Chapitre XIII.5
» Je dois t’avouer avoir ressenti une vive terreur à la vue de mon adversaire : car il me restait encore tant de choses à explorer, tant de secrets à percer, qu’il était hors de question de quitter le Réseau à cet instant. Pourtant, rester pouvait signifier ma mort, et ainsi entraîner la tienne, ce que je ne pouvais supporter. De plus, le combat m’était absolument impossible : seule la fuite s’offrait à moi. Alors, pour récupérer la moindre information, il me fallut d’abord distancer la machine démoniaque, puis me cacher, être sûr de l’avoir semée, et enfin je pouvais tenter de localiser quelque chose d’intéressant. Mais jamais mes recherches ne pouvaient durer assez longtemps, car toujours il me retrouvait (je suppose qu’il avait demandé l’aide d’autres programmes) et je devais retourner me cacher, les mains vides.
» Le distancer n’était de plus pas une mince affaire. Il était incroyablement rapide, et ce n’était qu’en me plongeant au cœur des inextricables réseaux de données et en y changeant constamment de direction que je parvenais à le perdre. Cependant, pour localiser des informations, pour tenter une recherche précise, j’étais obligé de sortir de ce réseau, de "remonter à la surface", même si tu dois avoir du mal à te représenter ce monde virtuel comme ayant un haut et un bas.

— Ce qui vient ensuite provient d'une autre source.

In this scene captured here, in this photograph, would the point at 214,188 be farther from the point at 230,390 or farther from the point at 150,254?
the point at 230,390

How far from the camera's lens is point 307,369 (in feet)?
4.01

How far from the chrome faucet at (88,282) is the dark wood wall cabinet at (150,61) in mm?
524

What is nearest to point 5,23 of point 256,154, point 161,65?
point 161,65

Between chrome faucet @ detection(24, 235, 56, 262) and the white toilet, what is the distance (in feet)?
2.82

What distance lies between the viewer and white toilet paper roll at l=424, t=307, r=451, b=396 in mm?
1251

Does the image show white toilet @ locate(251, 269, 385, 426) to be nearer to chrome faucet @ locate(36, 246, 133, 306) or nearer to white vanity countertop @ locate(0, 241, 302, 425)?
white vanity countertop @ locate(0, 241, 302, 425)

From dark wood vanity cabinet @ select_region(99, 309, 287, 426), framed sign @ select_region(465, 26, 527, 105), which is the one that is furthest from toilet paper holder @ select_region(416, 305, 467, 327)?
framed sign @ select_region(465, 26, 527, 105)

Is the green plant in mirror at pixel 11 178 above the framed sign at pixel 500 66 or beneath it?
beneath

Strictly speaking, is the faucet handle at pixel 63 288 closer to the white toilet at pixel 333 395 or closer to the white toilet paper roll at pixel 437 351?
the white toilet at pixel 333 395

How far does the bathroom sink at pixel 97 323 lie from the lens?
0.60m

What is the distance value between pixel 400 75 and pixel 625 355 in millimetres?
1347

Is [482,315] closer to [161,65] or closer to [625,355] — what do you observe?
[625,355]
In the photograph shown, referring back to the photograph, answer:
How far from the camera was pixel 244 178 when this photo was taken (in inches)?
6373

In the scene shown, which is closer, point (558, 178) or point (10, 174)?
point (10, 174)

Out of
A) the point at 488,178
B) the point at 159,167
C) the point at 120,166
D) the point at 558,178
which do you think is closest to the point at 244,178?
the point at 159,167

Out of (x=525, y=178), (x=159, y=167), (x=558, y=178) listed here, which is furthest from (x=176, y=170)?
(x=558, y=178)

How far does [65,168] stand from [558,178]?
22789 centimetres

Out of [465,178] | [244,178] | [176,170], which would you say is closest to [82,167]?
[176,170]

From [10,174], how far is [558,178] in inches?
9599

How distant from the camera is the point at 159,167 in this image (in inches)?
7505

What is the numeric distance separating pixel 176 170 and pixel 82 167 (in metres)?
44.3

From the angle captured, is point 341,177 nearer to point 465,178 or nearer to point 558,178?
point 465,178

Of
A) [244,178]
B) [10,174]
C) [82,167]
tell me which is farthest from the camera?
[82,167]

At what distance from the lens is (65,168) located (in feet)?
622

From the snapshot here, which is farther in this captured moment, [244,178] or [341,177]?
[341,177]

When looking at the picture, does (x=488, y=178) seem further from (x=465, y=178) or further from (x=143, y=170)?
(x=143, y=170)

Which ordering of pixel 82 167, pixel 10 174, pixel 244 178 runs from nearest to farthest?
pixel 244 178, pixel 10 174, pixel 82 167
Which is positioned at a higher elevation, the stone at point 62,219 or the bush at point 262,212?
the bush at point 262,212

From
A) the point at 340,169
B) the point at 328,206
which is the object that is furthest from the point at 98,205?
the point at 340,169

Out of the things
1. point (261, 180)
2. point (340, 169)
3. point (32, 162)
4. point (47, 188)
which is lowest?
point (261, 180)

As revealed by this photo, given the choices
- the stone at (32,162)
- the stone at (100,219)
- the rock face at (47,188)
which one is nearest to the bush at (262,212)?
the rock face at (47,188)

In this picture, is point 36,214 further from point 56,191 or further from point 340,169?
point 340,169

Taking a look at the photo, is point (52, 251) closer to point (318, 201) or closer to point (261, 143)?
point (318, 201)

Saches qu’une fois à l’intérieur, il est aussi régi par des lois assez semblables à celles de la physique et des mathématiques ; seulement, ces lois ne sont pas immuables et le Réseau peut les changer à tout instant.
» Mais pour le moment, les données étaient comme un sol truffé de galeries, en fait comme un sol qui aurait été construit avec des fils de fer enchevêtrés. Les programmes du Réseau vivaient à la surface, et descendaient dans le sol quand ils avaient besoin de données. Autrement, ils établissaient des lignes de connexion pour être tenus informés. Et c’est donc dans ce sol surréel que je devais évoluer. J’en sortais vivement pour localiser une zone que je pensais pouvoir s’avérer intéressante, puis dès que mon poursuivant montrait son nez, je replongeais dans le sol, et alors il me fallait réussir à le perdre sans me perdre moi-même, ce qui était loin d’être aisé : j’échouai à plusieurs reprises, me retrouvant condamné à refaire surface pour m’orienter, m’exposant à chaque fois à tous les dangers que la machine infernale pouvait avoir rassemblés autour de ma sortie, si jamais elle avait prévenu ses petits copains. Ce fut donc une immense partie de cache-cache, dans un univers labyrinthique.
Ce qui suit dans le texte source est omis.